Tahap Pengujian Obat
TAHAPAN PENGUJIAN OBAT
Penelitian
obat yang dilakukan oleh ilmu kimia dan ilmu farmakologi memiliki kontribusi
yang sangat besar terhadap perkembangan pengobatan dalam satu abad terakhir.
Tahap penemuan meliputi penentuan target terapi baik berupa enzim atau reseptor
yang memiliki aktivitas biologis, dan dilanjutkan dengan proses skrining
sehingga diperoleh senyawa yang memiliki aktivitas biologis baik secara in
vitro maupun in vivo. Untuk mengetahui efek farmakologi, suatu senyawa yang
baru ditemukan terlebih dahulu diuji dengan serangkaian uji farmakologi pada
hewan, yang disebut sebagai studi pada hewan percobaan. Uji toksisitas diperlukan untuk menilai
keamanan suatu obat, maupun bahan yang dipakai sebagai suplemen ataupun makanan
agar masyarakat terhindar dari efek yang mungkin merugikan. Uji toksisitas
bertujuan untuk mengetahui efek jangka pendek, jangka panjang dan dosis yang
sesuai dari bahan yang mengandung senyawa aktifa.
PENGUJIAN OBAT
1.
UJI PRAKLINIK
Uji praklinik dalam bidang farmakologi
adalah suatu uji yang dilakukan pada hewan coba dan atau pada bahan biologi
lainnya seperti kultur jaringan dan kultur biakan kuman, dengan tujuan untuk
membuktikan kebenaran khasiat dan keamanan secara ilmiah terhadap suatu
bahan/zat yang diduga berkhasiat obat. Pada umumnya uji praklinik dilaksanakan
dengan tujuan untuk penelitian suatu bahan yang diduga berkhasiat obat dan atau
terhadap bahan obat yang telah lama beredar di masyarakat tetapi belum
dibuktikan khasiat dan kemanannya secara ilmiah seperti jamu untuk ditingkatkan
statusnya menjadi obat herbal terstandar (OHT) atau obat fitofarmaka.
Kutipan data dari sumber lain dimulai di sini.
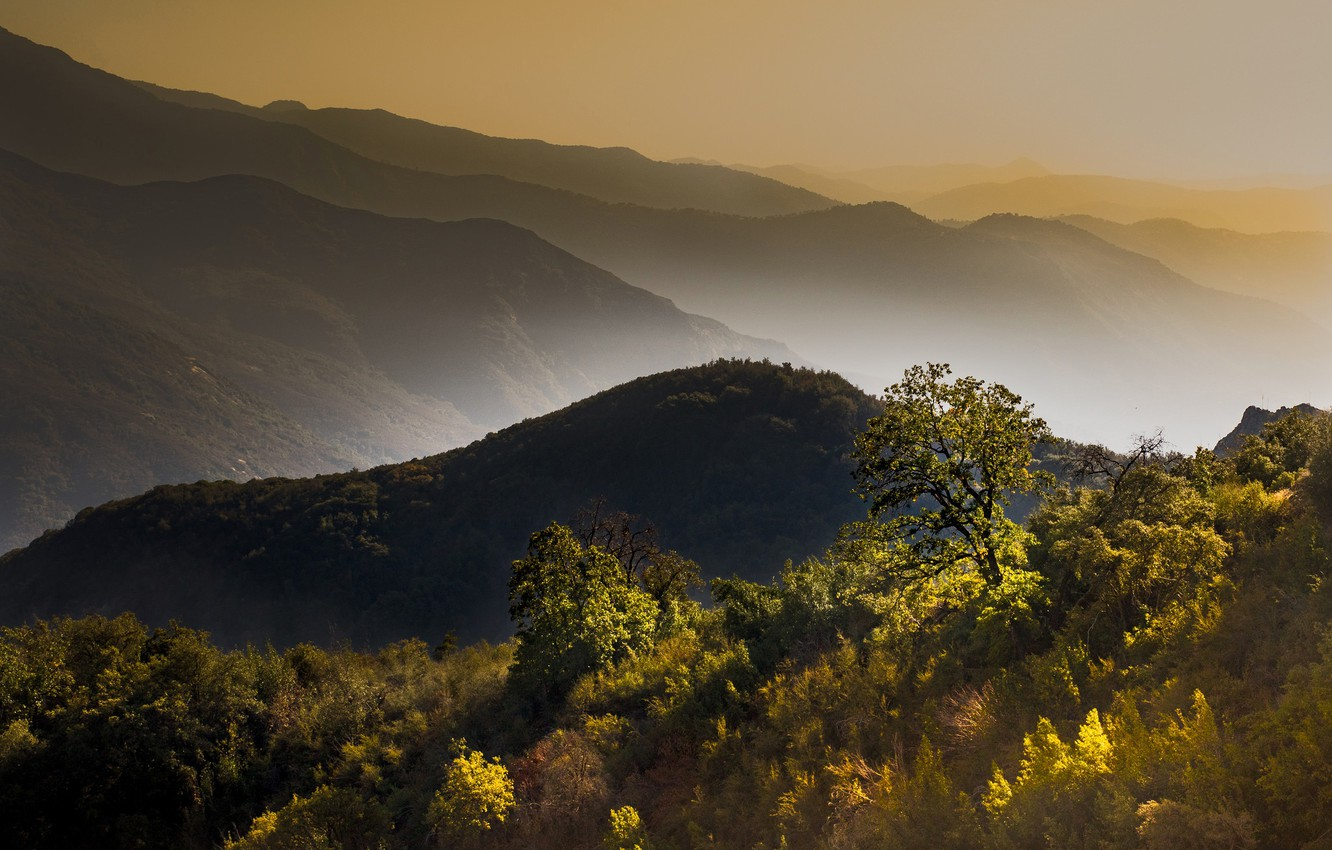 Photo wallpaper autumn, trees, mountains, fog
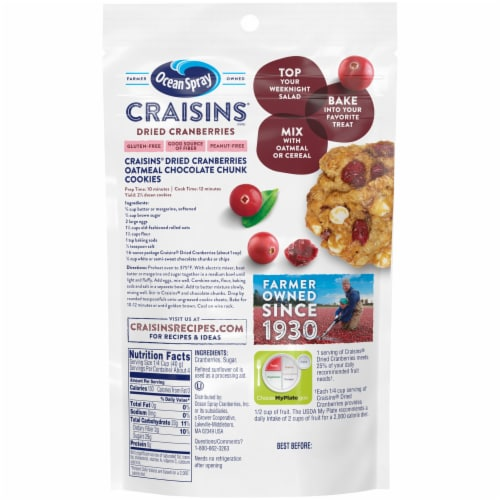 Ocean Spray Original Craisins Perspective: back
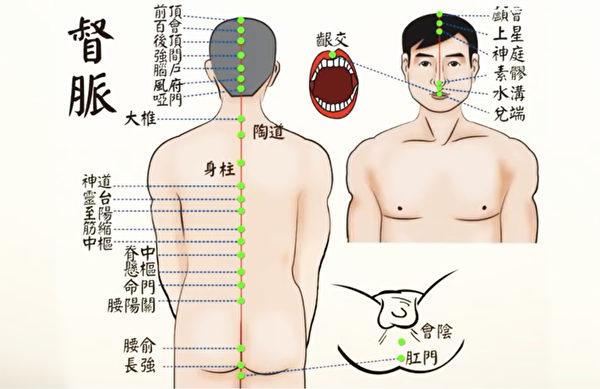 任督二脉之督脉:从长强穴到龈交穴。(谈古论今话中医提供)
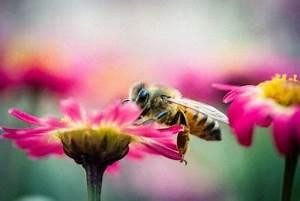 Insektenschutztür Ohne Bohren : eine fliegengittert r ohne bohren anbringen so geht s wohnen und lifestyle auf dem immobilien ~ Orissabook.com Haus und Dekorationen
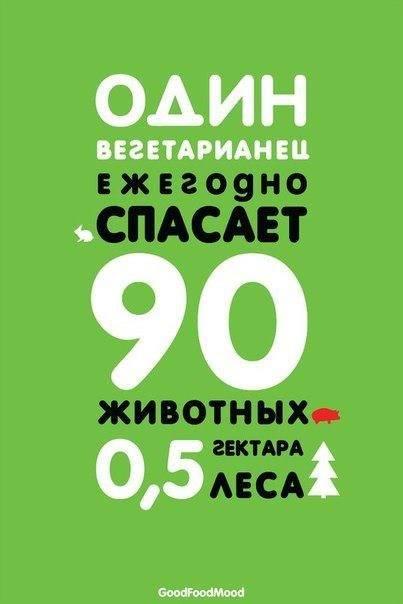 1457666_10202320495108414_1909974649_n (403x604, 22Kb)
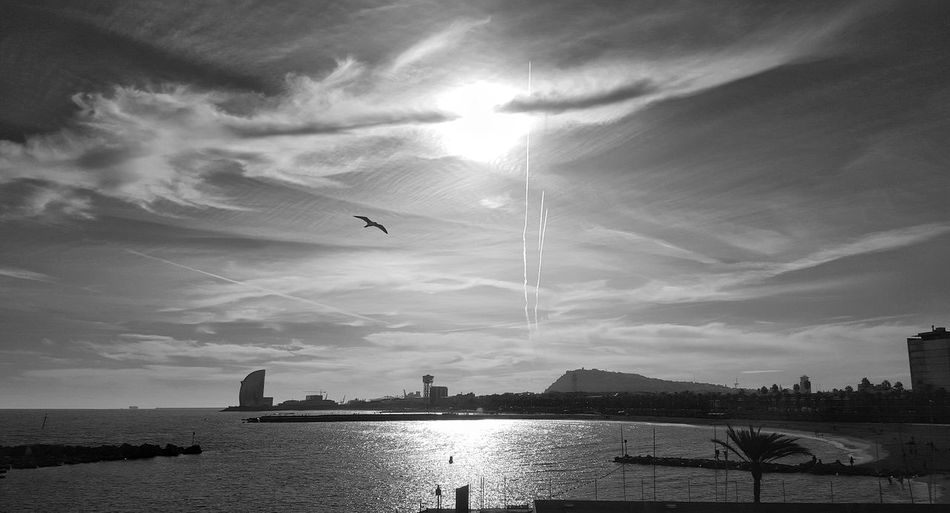 Bnw Bnw_collection Bnw_captures Bird Sea Clouds And Sky Beach I Love My City Point Of View Capture The Moment Samsung Galaxy S6 Edge Sea And Sky Relaxing Shadows & Lights Light And Shadow EyeEm Bnw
Kajian dalam bidang Ilmu Farmakologi
menyebutkan bahwa untuk penemuan obat sekurang-kurangnya dilakukan melalui 1
dari 4 metode pendekatan ilmiah yaitu:
1.
Pendekatan berdasarkan penggunaan obat secara ”empirik”, yakni penggunaan
metode pengobatan yang dilakukan secara turun temurun, sesuai dengan norma yang
berlaku di masyarakat. Selanjutnya dibuktikan kebenaran khasiat dan keamanaan
secara ilmiah berdasarkan metodologi ilmiah.
2.
Pendekatan berdasarkan ”terjadinya respons obat” yakni adanya ikatan struktur
kimia obat dengan reseptor yang spesifik, yang akan menyebabkan perubahan
konformasi reseptor baik bersifat seluler, molekuler dan biokimiawi serta
enzimatis yang menyebabkan timbulnya respons obat. Berbagai respons obat yang
timbul dapat diprediksi berdasarkan perubahan komformasi reseptor setelah
terikat oleh obat.
3.
Penemuan obat ”secara kebetulan” (to happen), seperti penemuan Penicillin
pertama kali oleh Alfred Flemming (1926) yakni secara kebetulan dalam biakan
kuman yang di kultur ditemukan beberapa koloni kuman dalam satu biakan ada yang
tumbuh dan ada pula yang tidak tumbuh. Ternyata diketahui terhadap koloni kuman
yang tidak tumbuh disebabkan oleh tubuhnya jamur Penicillium notatum dalam
biakan kuman. Selanjutnya dilakukan isolasi dan identifikasi terhadap jamur
tersebut ditemukan Penicillin.
4.
Pendekatan melalui proses ”skrening” yakni melalui proses pemisahan secara
bertahap terhadap bahan yang diduga berkhasiat obat. Pendekatan berdasarkan
proses skrening dilakukan melalui proses pemisahan dengan metode ekstraksi,
mulai yang paling sederhana yakni perasan sampai dengan metode pemisahan bahan
aktif berkomponen tunggal yang berkhasiat obat untuk di uji sebagai obat baru.
2.
UJI TOKSISITAS
Uji toksisitas adalah suatu uji untuk
mendeteksi tingkat ketoksikan suatu zat/bahan yang akan digunakan sebagai obat.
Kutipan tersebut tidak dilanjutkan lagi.